Minor Float è influenzato dalla musica di Holloway per via di un approccio caldo, umano e introspettivo al linguaggio musicale, meno freddo rispetto all’immediato passato (Barb wire around your neck, che invece era un album che suonava fantascientifico e, in qualche modo, “distante”). Questo approccio lo troviamo nei suoni scelti, “corposi”, ricchi di pathos, nelle trame melodiche sviluppate per ogni brano con grande maestria. I brani, così come quelli di All the way down del Canadese, sono pensati per avere una sorta di forma canzone, per essere organici, e non semplicemente delle schegge attaccate tra loro a mo di collage. Sarebbe alquanto riduttivo parlare di parti di un tutto, di “lotto” di brani, quasi denigratorio, perchè ogni brano, non considerando la breve introduzione, può vivere tranquillamente isolato dagli altri ed ha una chiarissima e forte personalità.

Ecco allora, a mo di esempio, che brani come ReverseMagnetic shield e This is it sono delle vere e proprie canzoni così come lo sono Mindphaser e Worlock, brani che hanno un’anima, non banali esercizi stilistici mirati ad evidenziare la strumentazione utilizzata per comporli. Non è un caso che vengano citati anche gli Skinny Puppy, perchè un brano come Last messiah utilizza un intelligente sampling di chitarra molto simile a quanto fatto da Ogre e i suoi in passato, inserendolo però all’interno di un brano strutturalmente molto distante dalla loro formula. C’è poi il già citato Object nella compatta e tarantolata War così come nel mid tempo esagerato di Human//animal, esagerato perchè qui le ritmiche non sono mai banali, sfruttate fino al midollo, ma l’alone del Tedesco è evidente, più in generale, nello spettro sonoro utilizzato da Boris Mutina e nelle atmosfere decisamente oscure e “decadenti”, diverse dalla meccanica formula canadese. Al centro di questo lavoro c’è l’uomo e non la macchina, e questo si può facilmente evincere anche dai titoli dei brani, talvolta di impronta filosofica.
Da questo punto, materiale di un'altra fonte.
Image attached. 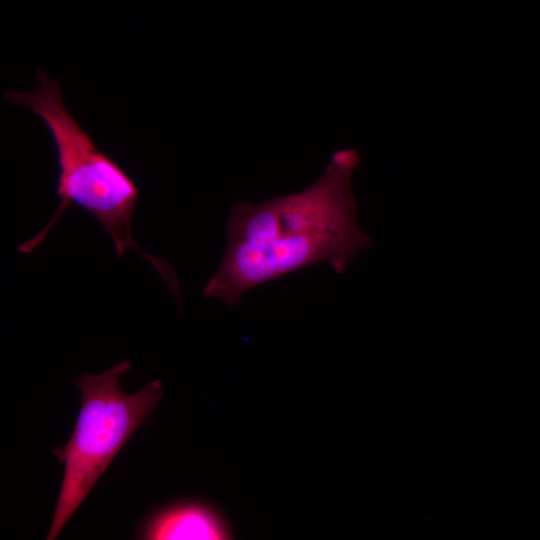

E’ chiaro quindi, davanti ad un album egregio come questo, come comporre electro-industrial attuale oggi significhi, per forza di cose, allontanarsi da certi vecchi clichè di genere, da certe fantasie cibernetiche, dallo sfruttamento di film come Blade Runner fino a consumarne anche le ossa, da tutto un universo legato alla fine del millennio che oggi semplicemente rappresenta solo l’ombra di se stesso. Come ci dimostra qui Minor Float e come ci dimostra anche Holloway, oggi è importante focalizzarsi sull’individuo, trasformare l’electro in qualcosa di più di un balletto meccanico, per citare Lèger. Oggi l’ascoltatore chiede qualcosa di più. Fortuna che The Opposer Divine, in Reverse//human, ha chiaramente colto il segno, e ci auguriamo che continui con questo ritmo di pubblicazione senza cadute di stile. Fin qui, tutto va magnificamente.